En troisième lieu, aux termes de l’article L. 432-13 du code de l’entrée et du séjour des étrangers et du droit d’asile : « Dans chaque département est instituée une commission du titre de séjour qui est saisie pour avis par l’autorité administrative : / 1° Lorsqu’elle envisage de refuser de délivrer ou de renouveler la carte de séjour temporaire prévue aux articles L. 423-1, L. 423-7, L. 423-13, L. 423-14, L. 423-15, L. 423-21, L. 423-22, L. 423-23, L. 425-9 ou L. 426-5 à un étranger qui en remplit effectivement les conditions de délivrance (…) ».
Il ressort de ce qui a été énoncé au point 5 de la présente ordonnance que l’intéressée ne remplit pas les conditions de fond énoncées à l’article L. 423-23 du code de l’entrée et du séjour des étrangers et du droit d’asile pour obtenir la délivrance d’un titre de séjour sur ce fondement. Pour ce motif, l’appelante n’est pas fondée à soutenir que le préfet aurait dû préalablement saisir la commission du titre de séjour au titre des dispositions précitées.
En ce qui concerne la décision portant obligation de quitter le territoire français :
En premier lieu, il ressort de ce qui a été précédemment énoncé que l’appelante ne peut exciper de l’illégalité de la décision portant refus de délivrance d’un titre de séjour à l’encontre de la décision portant obligation de quitter le territoire français.
En second lieu, pour les mêmes motifs que ceux énoncés au point 5 de la présente ordonnance, le moyen tiré de la violation des stipulations de l’article 8 de la convention européenne de sauvegarde des droits de l’homme et des libertés fondamentales, ainsi que de l’erreur manifeste d’appréciation dont serait entachée la décision litigieuse, ne peut qu’être écarté.
Il résulte de ce qui précède que la requête d’appel présentée par Mme C… est manifestement dépourvue de fondement et peut dès lors être rejetée en application du dernier alinéa de l’article R. 222-1 du code de justice administrative. Par voie de conséquence, il y a lieu de rejeter également ses conclusions aux fins d’injonction sous astreinte.
O R D O N N E :
Article 1er : La requête de Mme C… est rejetée.

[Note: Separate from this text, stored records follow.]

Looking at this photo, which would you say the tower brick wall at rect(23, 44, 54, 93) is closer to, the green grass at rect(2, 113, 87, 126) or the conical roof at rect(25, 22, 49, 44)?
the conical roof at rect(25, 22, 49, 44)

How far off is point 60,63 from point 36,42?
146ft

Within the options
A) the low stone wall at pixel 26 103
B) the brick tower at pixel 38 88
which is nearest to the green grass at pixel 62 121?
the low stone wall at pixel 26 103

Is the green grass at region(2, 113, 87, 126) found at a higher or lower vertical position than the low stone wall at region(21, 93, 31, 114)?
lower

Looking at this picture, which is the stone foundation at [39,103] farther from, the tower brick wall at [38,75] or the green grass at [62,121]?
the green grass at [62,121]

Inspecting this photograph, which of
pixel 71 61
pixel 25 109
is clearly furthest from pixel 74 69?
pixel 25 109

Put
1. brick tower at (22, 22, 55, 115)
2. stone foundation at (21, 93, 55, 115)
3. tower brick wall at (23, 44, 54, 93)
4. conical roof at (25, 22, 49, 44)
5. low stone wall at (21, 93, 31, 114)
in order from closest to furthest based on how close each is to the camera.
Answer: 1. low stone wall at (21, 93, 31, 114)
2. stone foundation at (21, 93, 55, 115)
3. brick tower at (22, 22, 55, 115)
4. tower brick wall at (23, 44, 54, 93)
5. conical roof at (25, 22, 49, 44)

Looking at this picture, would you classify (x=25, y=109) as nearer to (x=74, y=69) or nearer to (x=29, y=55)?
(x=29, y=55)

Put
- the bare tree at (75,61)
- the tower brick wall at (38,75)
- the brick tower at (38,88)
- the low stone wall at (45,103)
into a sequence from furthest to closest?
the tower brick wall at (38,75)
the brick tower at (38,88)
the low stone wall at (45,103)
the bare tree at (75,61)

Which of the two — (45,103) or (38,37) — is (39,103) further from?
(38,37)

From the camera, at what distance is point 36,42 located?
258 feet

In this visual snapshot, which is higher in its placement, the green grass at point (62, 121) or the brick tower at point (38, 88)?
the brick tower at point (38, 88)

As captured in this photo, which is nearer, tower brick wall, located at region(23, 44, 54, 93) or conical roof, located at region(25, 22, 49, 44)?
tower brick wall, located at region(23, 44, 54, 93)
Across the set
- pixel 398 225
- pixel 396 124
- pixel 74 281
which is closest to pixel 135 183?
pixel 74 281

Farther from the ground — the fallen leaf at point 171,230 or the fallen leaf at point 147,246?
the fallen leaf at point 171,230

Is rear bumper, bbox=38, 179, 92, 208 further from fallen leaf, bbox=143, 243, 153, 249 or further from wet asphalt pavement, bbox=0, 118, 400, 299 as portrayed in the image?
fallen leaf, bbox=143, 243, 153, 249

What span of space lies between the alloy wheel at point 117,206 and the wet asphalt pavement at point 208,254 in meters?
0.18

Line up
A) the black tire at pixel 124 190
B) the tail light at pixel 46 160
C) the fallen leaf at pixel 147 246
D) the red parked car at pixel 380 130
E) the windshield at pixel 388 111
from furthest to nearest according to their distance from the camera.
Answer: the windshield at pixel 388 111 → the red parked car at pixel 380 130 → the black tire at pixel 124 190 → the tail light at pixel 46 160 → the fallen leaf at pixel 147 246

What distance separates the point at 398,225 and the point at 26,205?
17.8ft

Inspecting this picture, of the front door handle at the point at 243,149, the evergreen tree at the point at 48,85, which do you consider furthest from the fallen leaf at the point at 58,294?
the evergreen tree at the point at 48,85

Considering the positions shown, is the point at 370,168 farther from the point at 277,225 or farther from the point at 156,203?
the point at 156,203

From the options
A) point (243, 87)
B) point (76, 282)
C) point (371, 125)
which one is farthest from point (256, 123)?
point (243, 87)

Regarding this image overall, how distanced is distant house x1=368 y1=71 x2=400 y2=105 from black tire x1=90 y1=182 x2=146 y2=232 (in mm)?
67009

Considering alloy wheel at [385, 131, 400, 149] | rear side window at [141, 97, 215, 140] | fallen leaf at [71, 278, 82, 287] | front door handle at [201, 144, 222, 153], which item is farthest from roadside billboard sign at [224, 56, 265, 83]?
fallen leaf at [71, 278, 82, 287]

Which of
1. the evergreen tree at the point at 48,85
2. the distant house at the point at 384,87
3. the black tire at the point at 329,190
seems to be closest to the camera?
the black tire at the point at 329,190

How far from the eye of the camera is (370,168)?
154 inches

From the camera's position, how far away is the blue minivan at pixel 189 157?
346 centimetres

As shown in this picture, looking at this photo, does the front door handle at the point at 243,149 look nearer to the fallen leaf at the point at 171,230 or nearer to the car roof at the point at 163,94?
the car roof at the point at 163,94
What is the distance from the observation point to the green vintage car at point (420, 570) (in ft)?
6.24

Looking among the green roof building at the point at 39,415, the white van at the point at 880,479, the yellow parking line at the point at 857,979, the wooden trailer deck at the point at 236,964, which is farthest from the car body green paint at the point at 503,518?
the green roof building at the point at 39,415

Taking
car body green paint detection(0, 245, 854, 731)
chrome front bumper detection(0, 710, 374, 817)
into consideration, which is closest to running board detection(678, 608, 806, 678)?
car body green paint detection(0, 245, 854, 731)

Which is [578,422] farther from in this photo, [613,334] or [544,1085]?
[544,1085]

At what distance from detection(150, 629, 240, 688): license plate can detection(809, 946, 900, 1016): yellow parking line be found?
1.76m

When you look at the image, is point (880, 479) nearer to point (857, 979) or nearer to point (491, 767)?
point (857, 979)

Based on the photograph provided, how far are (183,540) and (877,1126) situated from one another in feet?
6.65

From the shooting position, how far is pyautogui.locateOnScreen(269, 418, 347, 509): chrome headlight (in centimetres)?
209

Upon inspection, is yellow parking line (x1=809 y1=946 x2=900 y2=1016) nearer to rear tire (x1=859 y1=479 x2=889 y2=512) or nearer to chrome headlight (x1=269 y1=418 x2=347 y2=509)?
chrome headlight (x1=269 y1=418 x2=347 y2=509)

Article 2 : La présente ordonnance sera notifiée à Mme A… C… et au ministre de l’intérieur.
Copie en sera adressée au préfet de l’Hérault.
Fait à Toulouse, le 12 novembre 2025.
Le président de la 3ème chambre,
signé
M. B…
La République mande et ordonne au ministre de l’intérieur, en ce qui le concerne, ou à tous commissaires de justice à ce requis, en ce qui concerne les voies de droit commun contre les parties privées, de pourvoir à l’exécution de la présente ordonnance.